Short problem:
Render the lines below as a numbered list, omitting any blank lines.

Dataset records:
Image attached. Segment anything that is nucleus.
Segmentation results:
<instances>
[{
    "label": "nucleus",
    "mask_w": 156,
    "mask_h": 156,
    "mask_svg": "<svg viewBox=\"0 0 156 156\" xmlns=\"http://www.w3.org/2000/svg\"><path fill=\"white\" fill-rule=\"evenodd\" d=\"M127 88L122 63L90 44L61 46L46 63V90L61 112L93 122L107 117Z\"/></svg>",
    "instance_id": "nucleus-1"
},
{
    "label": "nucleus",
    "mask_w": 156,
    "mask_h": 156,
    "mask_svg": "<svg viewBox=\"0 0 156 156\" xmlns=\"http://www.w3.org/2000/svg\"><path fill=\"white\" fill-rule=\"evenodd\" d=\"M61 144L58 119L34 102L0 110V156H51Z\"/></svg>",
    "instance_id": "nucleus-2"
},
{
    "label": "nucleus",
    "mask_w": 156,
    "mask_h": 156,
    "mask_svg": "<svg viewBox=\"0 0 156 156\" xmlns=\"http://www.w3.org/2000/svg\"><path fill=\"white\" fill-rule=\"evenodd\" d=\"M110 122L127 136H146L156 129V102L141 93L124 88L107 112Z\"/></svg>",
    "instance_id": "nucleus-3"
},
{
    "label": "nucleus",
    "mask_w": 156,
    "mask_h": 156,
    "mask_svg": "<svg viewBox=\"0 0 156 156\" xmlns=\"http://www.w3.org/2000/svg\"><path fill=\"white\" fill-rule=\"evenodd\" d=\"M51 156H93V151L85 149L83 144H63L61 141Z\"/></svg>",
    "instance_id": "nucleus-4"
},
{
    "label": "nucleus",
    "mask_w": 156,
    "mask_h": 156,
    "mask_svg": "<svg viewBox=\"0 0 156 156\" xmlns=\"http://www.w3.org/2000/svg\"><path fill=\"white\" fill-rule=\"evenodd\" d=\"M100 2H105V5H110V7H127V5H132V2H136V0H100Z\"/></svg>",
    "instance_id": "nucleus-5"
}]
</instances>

Task answer:
1. Image attached. Segment anything that is nucleus.
2. Segmentation results:
3. <instances>
4. [{
5.     "label": "nucleus",
6.     "mask_w": 156,
7.     "mask_h": 156,
8.     "mask_svg": "<svg viewBox=\"0 0 156 156\" xmlns=\"http://www.w3.org/2000/svg\"><path fill=\"white\" fill-rule=\"evenodd\" d=\"M127 88L122 63L90 44L61 46L46 63V90L61 112L93 122L107 117Z\"/></svg>",
9.     "instance_id": "nucleus-1"
10. },
11. {
12.     "label": "nucleus",
13.     "mask_w": 156,
14.     "mask_h": 156,
15.     "mask_svg": "<svg viewBox=\"0 0 156 156\" xmlns=\"http://www.w3.org/2000/svg\"><path fill=\"white\" fill-rule=\"evenodd\" d=\"M61 144L58 119L34 102L0 110V156H51Z\"/></svg>",
16.     "instance_id": "nucleus-2"
17. },
18. {
19.     "label": "nucleus",
20.     "mask_w": 156,
21.     "mask_h": 156,
22.     "mask_svg": "<svg viewBox=\"0 0 156 156\" xmlns=\"http://www.w3.org/2000/svg\"><path fill=\"white\" fill-rule=\"evenodd\" d=\"M110 122L127 136H146L156 129V102L141 93L124 88L107 112Z\"/></svg>",
23.     "instance_id": "nucleus-3"
24. },
25. {
26.     "label": "nucleus",
27.     "mask_w": 156,
28.     "mask_h": 156,
29.     "mask_svg": "<svg viewBox=\"0 0 156 156\" xmlns=\"http://www.w3.org/2000/svg\"><path fill=\"white\" fill-rule=\"evenodd\" d=\"M51 156H93V151L85 149L83 144H63L61 141Z\"/></svg>",
30.     "instance_id": "nucleus-4"
31. },
32. {
33.     "label": "nucleus",
34.     "mask_w": 156,
35.     "mask_h": 156,
36.     "mask_svg": "<svg viewBox=\"0 0 156 156\" xmlns=\"http://www.w3.org/2000/svg\"><path fill=\"white\" fill-rule=\"evenodd\" d=\"M100 2H105V5H110V7H127V5H132V2H136V0H100Z\"/></svg>",
37.     "instance_id": "nucleus-5"
38. }]
39. </instances>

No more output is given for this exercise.